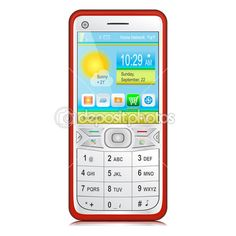 Smartphone with physical keyboard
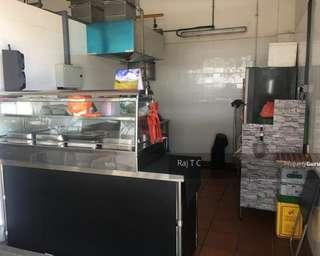 Low Rental Food Stalls @ Tuas South ave 6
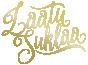 Suklaakauppa – Herkkukauppa – Tukkukauppa – Suklaata netistä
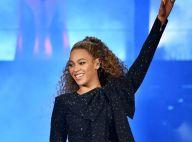 Beyoncé vai dar ingressos 'vitalícios' em troca de hábitos ecológicos. Entenda!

_____

_Task requirements:_
Only the lines from the one containing "Low Rental Food Stalls @ Tuas South ave 6" through the last line of the data belong in the copy, both included and reproduced exactly. Pictures do not.

_Result for this exercise:_
 Low Rental Food Stalls @ Tuas South ave 6
 Suklaakauppa – Herkkukauppa – Tukkukauppa – Suklaata netistä
 Beyoncé vai dar ingressos 'vitalícios' em troca de hábitos ecológicos. Entenda!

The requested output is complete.